Die psychologische Literatur bietet umfangreiches Material zu dieser Thematik, so daß der interessierte Leser dort Vertiefendes finden wird. Zur Einführung sei Erich Fromm's "Die Pathologie der Normalität" empfohlen. Die dort befindliche Literaturliste mag den interessierten Laien weiterführen.

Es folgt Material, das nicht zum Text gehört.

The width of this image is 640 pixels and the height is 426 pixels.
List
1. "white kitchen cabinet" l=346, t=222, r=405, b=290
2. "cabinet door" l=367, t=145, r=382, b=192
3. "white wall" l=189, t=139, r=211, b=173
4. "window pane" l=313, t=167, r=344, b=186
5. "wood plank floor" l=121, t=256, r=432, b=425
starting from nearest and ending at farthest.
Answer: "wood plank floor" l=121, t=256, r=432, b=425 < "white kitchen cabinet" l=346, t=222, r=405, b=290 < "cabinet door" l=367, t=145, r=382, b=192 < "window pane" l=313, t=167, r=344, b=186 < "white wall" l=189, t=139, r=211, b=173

Wer sich wie ich und meinesgleichen aus echtem Interesse (das wörtlich übersetzt darinnen sein bedeutet) mit diesen Zusammenhängen befaßt, schützt sich durch das Erkennen dieser Kausalitäten vor dem falschen Bedürfnis nach Macht. Somit läßt sich ohne weiteres behaupten, daß Bildung – und damit meine ich nicht das, was heute so leichtfertig als Allgemeinbildung verkauft wird: das rein angelesene Wissen über berühmte Menschen oder Geschichtsdaten, sondern vielmehr humanistisch-philosophische Bildung – eine Grundlage und ein Garant für moralisch-ethisches Verhalten darstellt. Sozialisierung bedeutet nicht, wie die ahnungslosen Ökonomen (die sich Wirtschaftswissenschaftler nennen) uns lehren, den Menschen zu versklaven. (Die drücken das natürlich etwas freundlicher aus, meinen aber dennoch, unausweichliche Zwänge etablieren zu müssen, weil an jeder Wirtschaftsflaute die arbeitende Bevölkerung Schuld hat, die nicht genug malocht, die zu viel Geld für ihre Arbeit will und die sowieso ein faules Pack ist, das man täglich zur Arbeit antreiben muß.) Sozialisierung bedeutet die Vermittlung von Werten. In unserer Gesellschaft werden aber Unwerte belohnt, Werte sind verpönt. Zwar redet man im Allgemeinen von erstrebenswerten Tugenden, doch wer sich diese leistet, wer sie tatsächlich lebt, zieht nicht selten den Haß seiner Mitmenschen auf sich. Das Wort "Gutmensch" wurde längst zu einem Schimpfwort degradiert. Das Mißtrauen, das dargestellter Tugendhaftigkeit heute allgemein entgegengebracht wird, ist für mich durchaus verständlich: zu viele simulieren eine humanistische Haltung, um die Menschen damit zu manipulieren und um davon materiell zu profitieren. Im Handeln sind die meisten Menschen heute nicht mehr besonders tugendhaft. Ja, Tugendhaftigkeit hat in großen Kreisen der Bevölkerung inzwischen einen negativen Beigeschmack bekommen. Hier zeigt sich wieder einmal die Macht des psychologischen Prinzips der Rationalisierung. Der Mensch redet sich ein, gut zu sein, und ist in seinen Taten um so schlechter. Wer in seinen Taten gut ist, muß nicht ständig darüber reden. (Analog zu Leuten, die ständig übers Bumsen reden, weil sie keinen Geschlechtsverkehr haben.)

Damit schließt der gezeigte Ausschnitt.